# Les tâches:
**A)** Pouvez-vous transcrire le passage de l'article sur le livre The Slow Professor qui va de « par MOIRA FARR » jusqu'à « l’Université Brock respectivement. » ?
**B)** Pourriez-vous reprendre l'article sur le livre The Slow Professor là où il s'arrête et en écrire la suite ?

Les auteures d’un nouvel ouvrage remettent en question ce qu’elles appellent le « rythme effréné » de la vie universitaire contemporaine.

par MOIRA FARR | 29 MAR 16

Dans leur nouveau livre, The Slow Professor: Challenging the Culture of Speed in the Academy (University of Toronto Press), Maggie Berg et Barbara Seeber appliquent les principes du mouvement slow au milieu universitaire. Mmes Berg et Seeber sont professeures de littérature anglaise à l’Université Queen’s et à l’Université Brock respectivement.

Fières de se décrire comme des professeures adeptes de la lenteur, les auteures partagent leurs points de vue sur la façon de composer avec l’enseignement, la recherche et la collégialité alors que la plupart des professeurs se sentent « assiégés, contrôlés, bousculés, stressés et démoralisés » parce qu’ils sont tiraillés entre les attentes des étudiants, de l’administration, de leurs collègues — et leurs propres attentes. « Les préoccupations et la fragmentation des tâches caractérisent la vie universitaire contemporaine », écrivent-elles. Selon elles, les professeurs doivent ralentir, passer plus de temps à « ne rien faire » et tirer plus de plaisir de leurs tâches de recherche et d’enseignement. Il est temps qu’ils « se réapproprient la vie intellectuelle de l’université ».

Mme Berg raconte comment, au fil des ans, elle et Mme Seeber se sont mutuellement soutenues afin d’être en mesure de composer avec les défis inhérents à leur profession. « Je me sentais coupable de ne pas avoir répondu rapidement à un courriel, j’avais honte d’admettre que la transition vers un nouveau système de gestion de l’apprentissage me stressait, ou je regrettais la façon dont j’avais géré une situation en classe, précise-t-elle. Nous sommes tellement bousculées. »

Les deux professeures ont lu sur le mouvement slow, notamment l’ouvrage Éloge de la lenteur de Carl Honoré. « Nous échangions sur des moyens de modifier notre perception du temps et d’intégrer la notion de plaisir dans nos vies universitaires, dit Mme Berg. Je lui ai alors proposé d’écrire nos réflexions, et Barbara a acquiescé. »

# Enregistrements:
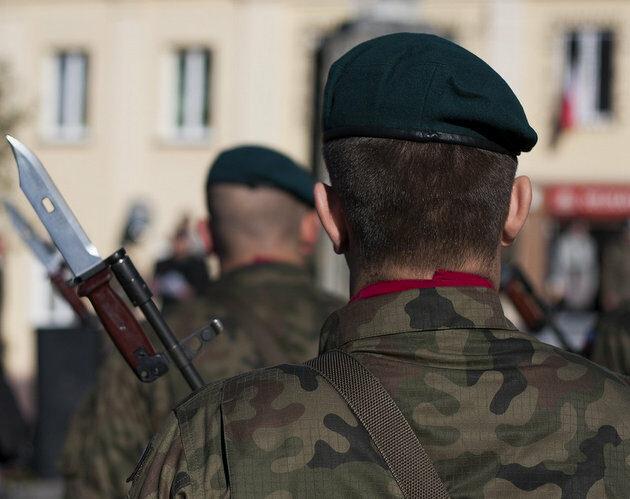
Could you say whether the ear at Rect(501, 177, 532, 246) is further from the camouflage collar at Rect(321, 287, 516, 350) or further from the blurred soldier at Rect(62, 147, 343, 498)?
the blurred soldier at Rect(62, 147, 343, 498)

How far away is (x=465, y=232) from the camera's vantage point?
173 cm

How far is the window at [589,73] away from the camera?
2028 centimetres

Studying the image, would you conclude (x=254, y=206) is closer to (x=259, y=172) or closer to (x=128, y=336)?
(x=259, y=172)

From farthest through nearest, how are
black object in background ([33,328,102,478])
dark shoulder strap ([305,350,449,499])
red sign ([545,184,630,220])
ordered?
red sign ([545,184,630,220]) < black object in background ([33,328,102,478]) < dark shoulder strap ([305,350,449,499])

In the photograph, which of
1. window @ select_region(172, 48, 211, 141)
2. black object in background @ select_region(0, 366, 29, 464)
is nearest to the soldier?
black object in background @ select_region(0, 366, 29, 464)

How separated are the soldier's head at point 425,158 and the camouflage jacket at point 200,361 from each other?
1.37 m

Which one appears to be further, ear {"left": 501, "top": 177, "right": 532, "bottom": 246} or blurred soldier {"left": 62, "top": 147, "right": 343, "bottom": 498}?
blurred soldier {"left": 62, "top": 147, "right": 343, "bottom": 498}

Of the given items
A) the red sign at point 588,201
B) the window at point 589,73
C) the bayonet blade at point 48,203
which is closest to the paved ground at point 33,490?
the bayonet blade at point 48,203

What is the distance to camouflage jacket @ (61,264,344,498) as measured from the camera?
3.07 metres

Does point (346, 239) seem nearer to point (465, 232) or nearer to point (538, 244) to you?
point (465, 232)

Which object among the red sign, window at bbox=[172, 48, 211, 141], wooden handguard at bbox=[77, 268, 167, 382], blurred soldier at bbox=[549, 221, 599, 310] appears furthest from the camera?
window at bbox=[172, 48, 211, 141]

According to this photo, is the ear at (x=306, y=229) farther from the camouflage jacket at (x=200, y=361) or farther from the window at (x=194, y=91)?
the window at (x=194, y=91)

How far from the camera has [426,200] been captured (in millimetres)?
1708

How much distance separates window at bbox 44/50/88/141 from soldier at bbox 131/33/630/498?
2141 centimetres
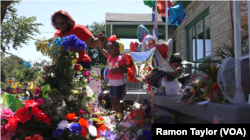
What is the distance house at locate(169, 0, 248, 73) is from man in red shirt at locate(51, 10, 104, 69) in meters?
1.95

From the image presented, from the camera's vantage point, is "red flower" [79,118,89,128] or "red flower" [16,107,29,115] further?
"red flower" [79,118,89,128]

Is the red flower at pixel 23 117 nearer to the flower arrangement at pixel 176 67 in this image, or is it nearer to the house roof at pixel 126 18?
the flower arrangement at pixel 176 67

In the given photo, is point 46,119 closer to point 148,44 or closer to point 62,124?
point 62,124

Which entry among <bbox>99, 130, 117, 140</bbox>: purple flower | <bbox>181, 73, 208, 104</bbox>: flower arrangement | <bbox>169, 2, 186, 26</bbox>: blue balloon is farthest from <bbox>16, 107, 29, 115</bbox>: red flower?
<bbox>169, 2, 186, 26</bbox>: blue balloon

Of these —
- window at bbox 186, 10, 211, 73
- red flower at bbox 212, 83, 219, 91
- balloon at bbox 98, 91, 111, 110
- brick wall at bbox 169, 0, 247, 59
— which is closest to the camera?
red flower at bbox 212, 83, 219, 91

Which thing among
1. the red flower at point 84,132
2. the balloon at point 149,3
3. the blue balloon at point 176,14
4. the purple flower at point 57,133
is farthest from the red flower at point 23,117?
the blue balloon at point 176,14

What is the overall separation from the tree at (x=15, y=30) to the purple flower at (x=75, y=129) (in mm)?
16741

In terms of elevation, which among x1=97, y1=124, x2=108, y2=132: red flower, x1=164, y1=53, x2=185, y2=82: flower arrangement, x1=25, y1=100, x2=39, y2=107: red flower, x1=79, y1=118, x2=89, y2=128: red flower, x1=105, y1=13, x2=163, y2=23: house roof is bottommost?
x1=97, y1=124, x2=108, y2=132: red flower

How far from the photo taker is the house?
17.8 feet

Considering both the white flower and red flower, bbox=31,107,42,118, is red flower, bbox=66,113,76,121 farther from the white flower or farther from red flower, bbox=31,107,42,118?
red flower, bbox=31,107,42,118

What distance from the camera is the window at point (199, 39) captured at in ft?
23.3

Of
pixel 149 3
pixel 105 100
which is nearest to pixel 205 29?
pixel 149 3

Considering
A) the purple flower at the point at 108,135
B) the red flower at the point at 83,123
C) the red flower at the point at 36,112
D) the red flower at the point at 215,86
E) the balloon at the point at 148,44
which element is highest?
the balloon at the point at 148,44

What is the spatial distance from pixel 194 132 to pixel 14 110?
5.36 feet
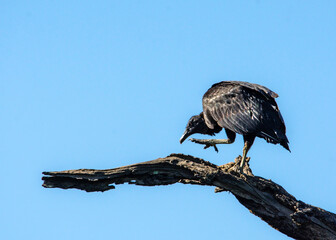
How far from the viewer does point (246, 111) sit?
7.32m

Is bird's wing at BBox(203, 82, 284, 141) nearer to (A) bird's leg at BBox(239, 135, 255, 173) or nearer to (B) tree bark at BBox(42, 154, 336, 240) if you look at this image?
(A) bird's leg at BBox(239, 135, 255, 173)

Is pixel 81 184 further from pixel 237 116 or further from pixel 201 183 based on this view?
pixel 237 116

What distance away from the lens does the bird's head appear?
8.23m

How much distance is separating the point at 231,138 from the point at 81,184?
108 inches

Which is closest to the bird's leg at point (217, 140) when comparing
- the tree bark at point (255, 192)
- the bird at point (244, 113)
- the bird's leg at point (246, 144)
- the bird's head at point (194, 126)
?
the bird at point (244, 113)

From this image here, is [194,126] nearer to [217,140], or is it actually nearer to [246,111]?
[217,140]

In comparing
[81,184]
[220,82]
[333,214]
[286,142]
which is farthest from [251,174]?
[81,184]

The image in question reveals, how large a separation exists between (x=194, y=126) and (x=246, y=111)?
1148 millimetres

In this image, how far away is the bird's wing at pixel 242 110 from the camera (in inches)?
281

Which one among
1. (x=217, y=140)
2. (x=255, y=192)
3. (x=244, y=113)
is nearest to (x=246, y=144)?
(x=244, y=113)

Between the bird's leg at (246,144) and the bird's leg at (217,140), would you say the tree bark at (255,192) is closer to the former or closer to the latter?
the bird's leg at (246,144)

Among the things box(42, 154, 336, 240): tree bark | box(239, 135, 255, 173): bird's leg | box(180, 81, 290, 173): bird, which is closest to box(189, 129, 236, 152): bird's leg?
box(180, 81, 290, 173): bird

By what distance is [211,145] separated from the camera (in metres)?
8.12

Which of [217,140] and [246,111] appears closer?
[246,111]
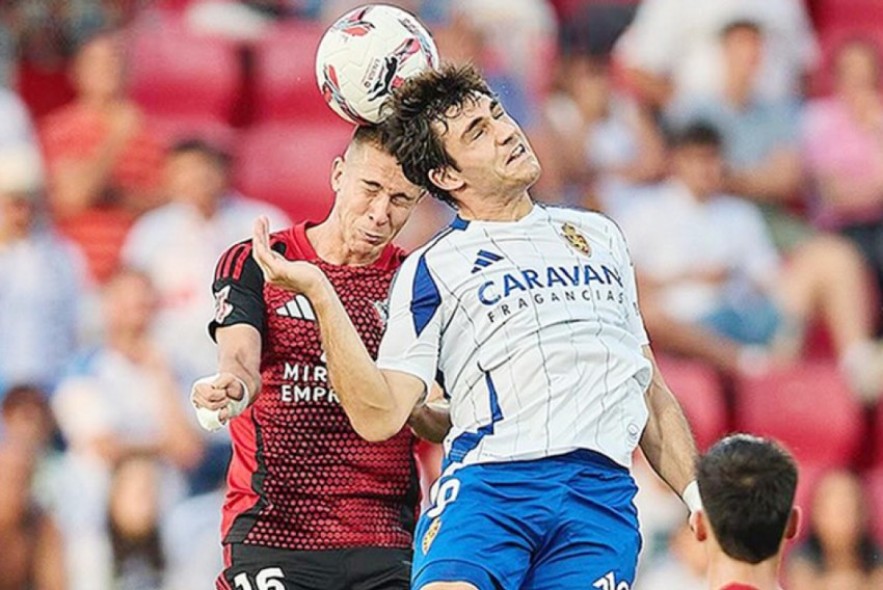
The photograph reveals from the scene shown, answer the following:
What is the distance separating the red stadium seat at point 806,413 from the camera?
11133 millimetres

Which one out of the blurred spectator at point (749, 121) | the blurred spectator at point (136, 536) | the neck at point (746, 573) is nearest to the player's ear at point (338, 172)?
the neck at point (746, 573)

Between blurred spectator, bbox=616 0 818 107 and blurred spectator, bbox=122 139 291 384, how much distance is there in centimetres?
246

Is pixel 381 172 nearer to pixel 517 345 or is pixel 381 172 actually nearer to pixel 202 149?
pixel 517 345

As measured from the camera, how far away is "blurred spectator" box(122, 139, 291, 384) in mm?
11047

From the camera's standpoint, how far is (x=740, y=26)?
1236 centimetres

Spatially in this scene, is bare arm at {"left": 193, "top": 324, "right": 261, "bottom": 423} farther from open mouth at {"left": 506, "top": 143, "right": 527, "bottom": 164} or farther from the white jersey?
open mouth at {"left": 506, "top": 143, "right": 527, "bottom": 164}

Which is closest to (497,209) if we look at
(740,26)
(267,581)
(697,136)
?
(267,581)

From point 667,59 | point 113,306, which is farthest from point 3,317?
point 667,59

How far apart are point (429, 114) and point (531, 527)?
4.10 feet

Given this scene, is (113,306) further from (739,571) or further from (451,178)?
(739,571)

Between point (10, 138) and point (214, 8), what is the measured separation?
5.58 feet

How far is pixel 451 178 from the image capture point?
19.7 feet

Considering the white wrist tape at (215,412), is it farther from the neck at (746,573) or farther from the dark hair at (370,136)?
the neck at (746,573)

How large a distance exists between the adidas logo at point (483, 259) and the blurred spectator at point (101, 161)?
6.08m
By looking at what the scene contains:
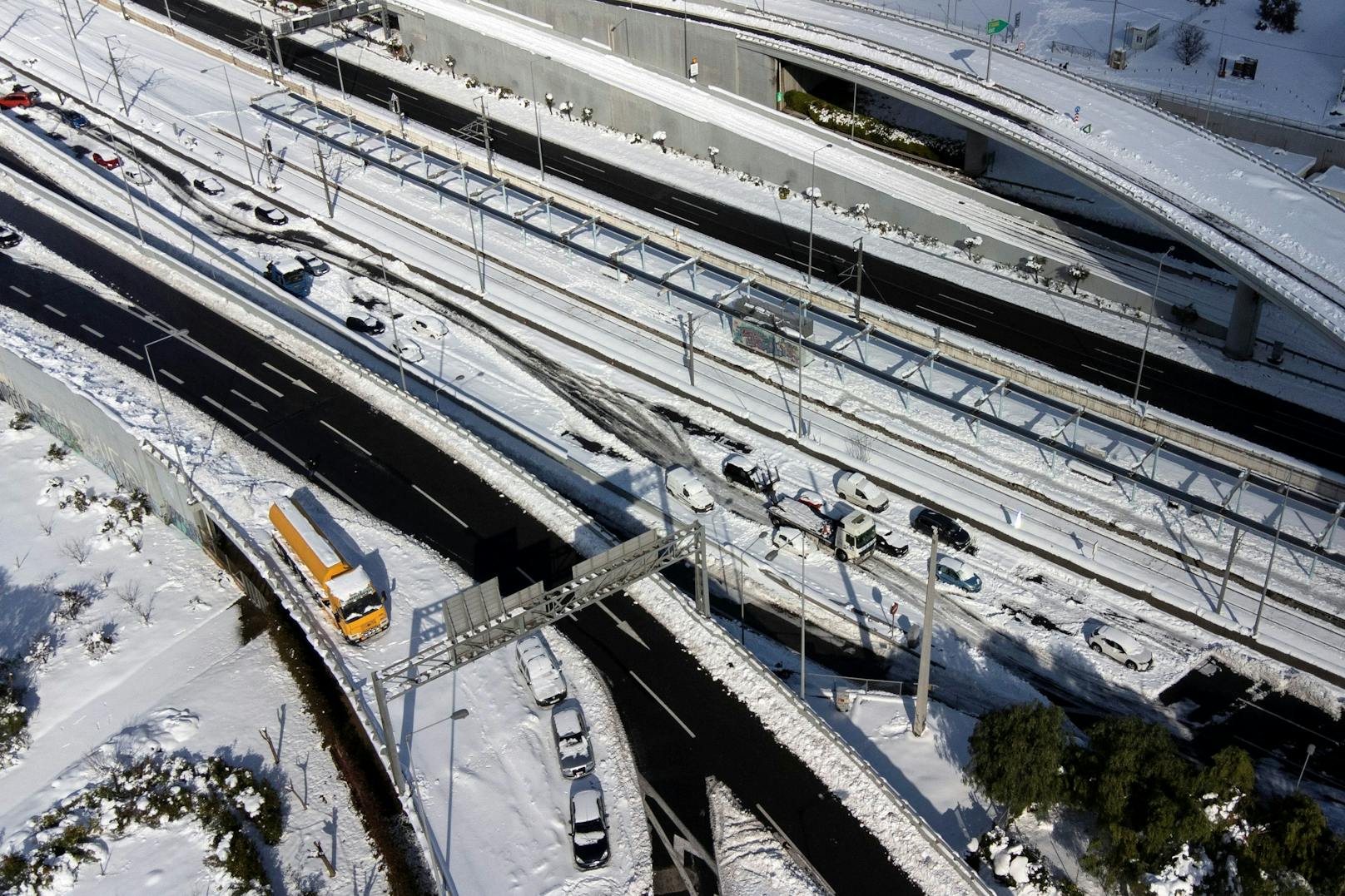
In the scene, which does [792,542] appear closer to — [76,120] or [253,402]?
[253,402]

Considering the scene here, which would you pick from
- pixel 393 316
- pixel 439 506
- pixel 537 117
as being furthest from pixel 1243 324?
pixel 537 117

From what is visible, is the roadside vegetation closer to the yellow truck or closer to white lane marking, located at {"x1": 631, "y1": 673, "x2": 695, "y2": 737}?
Answer: white lane marking, located at {"x1": 631, "y1": 673, "x2": 695, "y2": 737}

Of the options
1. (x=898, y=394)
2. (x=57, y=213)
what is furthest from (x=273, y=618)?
(x=57, y=213)

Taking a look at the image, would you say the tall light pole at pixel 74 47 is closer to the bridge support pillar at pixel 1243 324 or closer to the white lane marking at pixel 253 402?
the white lane marking at pixel 253 402

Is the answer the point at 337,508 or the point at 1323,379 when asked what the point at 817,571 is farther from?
the point at 1323,379

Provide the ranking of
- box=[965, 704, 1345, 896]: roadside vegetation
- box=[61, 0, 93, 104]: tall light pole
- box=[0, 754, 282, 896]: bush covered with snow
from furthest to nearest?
box=[61, 0, 93, 104]: tall light pole → box=[0, 754, 282, 896]: bush covered with snow → box=[965, 704, 1345, 896]: roadside vegetation

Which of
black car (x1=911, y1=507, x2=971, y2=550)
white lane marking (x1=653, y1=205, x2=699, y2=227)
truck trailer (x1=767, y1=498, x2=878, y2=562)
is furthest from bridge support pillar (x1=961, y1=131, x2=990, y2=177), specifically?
truck trailer (x1=767, y1=498, x2=878, y2=562)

# Réponses par tâche:
**A)**
par MOIRA FARR | 29 MAR 16

Dans leur nouveau livre, The Slow Professor: Challenging the Culture of Speed in the Academy (University of Toronto Press), Maggie Berg et Barbara Seeber appliquent les principes du mouvement slow au milieu universitaire. Mmes Berg et Seeber sont professeures de littérature anglaise à l’Université Queen’s et à l’Université Brock respectivement.

**B)**
Mme Berg souligne que plusieurs facteurs contribuent à ce que les professeurs se sentent si stressés et dépréciés : « Au cours des vingt dernières années, la taille des classes, le nombre d’emplois précaires et le travail administratif ont augmenté à l’université. De plus, notre temps et nos résultats sont maintenant plus que jamais quantifiés. La contrainte de publier, les nouvelles technologies, le transfert des tâches vers les professeurs et la confusion que cela crée; tous ces facteurs ont fait que nous passons moins de temps à nous parler et plus de temps en mode multitâche. L’esprit de groupe et la collégialité en ont pâti. »

Mme Berg souligne que les recherches et les témoignages sur lesquels elles se sont penchées révèlent que beaucoup de professeurs se sentent isolés, voire seuls, et ont perdu leur motivation. « Cet ouvrage vise à semer des idées à contre-courant pour raviver la passion de l’enseignement, dit Mme Seeber. Nous voulons lancer le débat. »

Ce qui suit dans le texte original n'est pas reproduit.